Selected extract:
- - -

Genetic mutations take place deep inside our DNA and can be challenging to identify, let alone treat. Scientists hope that a new deep learning approach will help doctors better combat these disease-causing mutations.
Thanks to their data-crunching abilities, deep learning and A.I. have become increasingly important medical tools in recent years. These models are able to digest and make use of reams of medical data created by the human body by learning patterns from a test data-set and applying those rules to new, incoming data. Far from replacing a physician, these medical machines simply help physicians make connections quicker and more accurately.
While previous deep learning approaches have found success in predicting harmful mutations in the human genome, this new approach is the first to target metal-binding sites of proteins.
The study was published this December in the journal Nature Machine Intelligence and used something called a multichannel convolutional neural network (MCNN) to better understand what kinds of mutations affect disease development. Because metal ions play key structural and physiological roles in the human body, the team focused specifically on the regulation of different metallic nutrients in proteins, something called metalloproteins.
“Machine learning and AI play important roles in the current biological and chemical science,” said Sun. “In my group we worked on metals in biology and medicine using integrative omics approach including metallomics and metalloproteomics, and we already produced a large amount of valuable data using in vivo/vitro experiments. We now develop an artificial intelligence approach based on deep learning to turn these raw data to valuable knowledge, leading to uncover secrets behind the diseases and to fight with them. I believe this novel deep learning approach can be used in other projects, which is undergoing in our laboratory.”
But, before bringing in the A.I., the team first had to analyze data collected from these metalloproteins. They found that mutations in different metal ions, usually caused by a change in size or hydrophilic-ness, affected the development of different diseases. For example, zinc-binding site mutations appeared to play a major role in breast, liver, kidney, immune system and prostate diseases while mutations in calcium- and magnesium-binding sites were associated with muscular and immune system diseases. Due to data availability, the research focused on these three metal types.
From there the researchers broke their data into 80 percent training data —for the MCNN to learn from — and 20 percent testing data — to determine how well the MCNN could apply its new knowledge to novel situations. In order to gain useful knowledge from the data sets, the team extracted both spatial and sequential features from the data and fed that to the MCNN.

- - -

Given data:
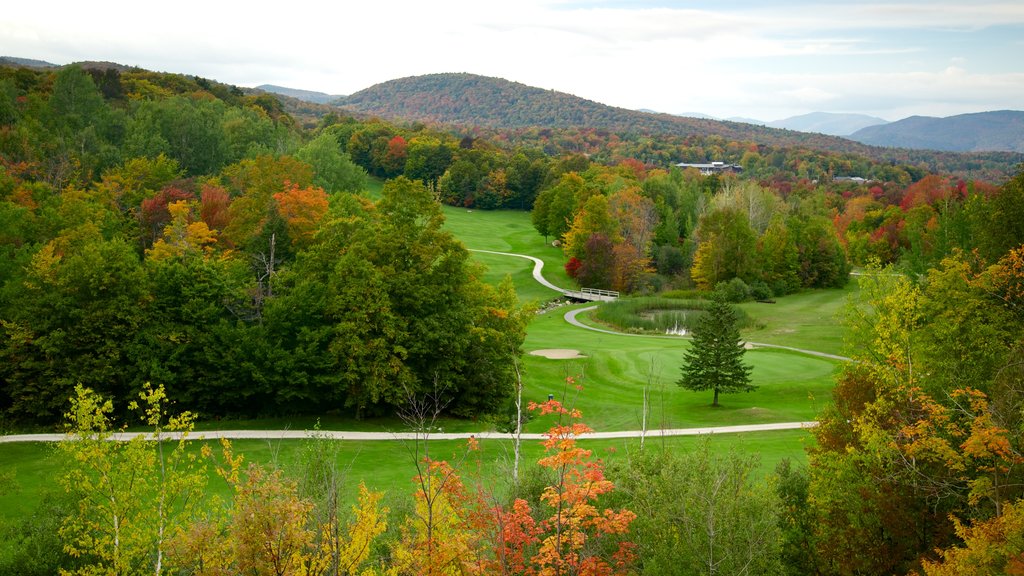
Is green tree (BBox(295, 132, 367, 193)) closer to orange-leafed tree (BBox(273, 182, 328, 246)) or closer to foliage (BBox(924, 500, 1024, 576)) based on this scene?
orange-leafed tree (BBox(273, 182, 328, 246))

- - -

Exercise details:
Translate this sentence from the passage on deep learning and disease-causing mutations into Spanish: "Due to data availability, the research focused on these three metal types."

Answer to this exercise:
Debido a la disponibilidad de datos, la investigación se centró en estos tres tipos de metales.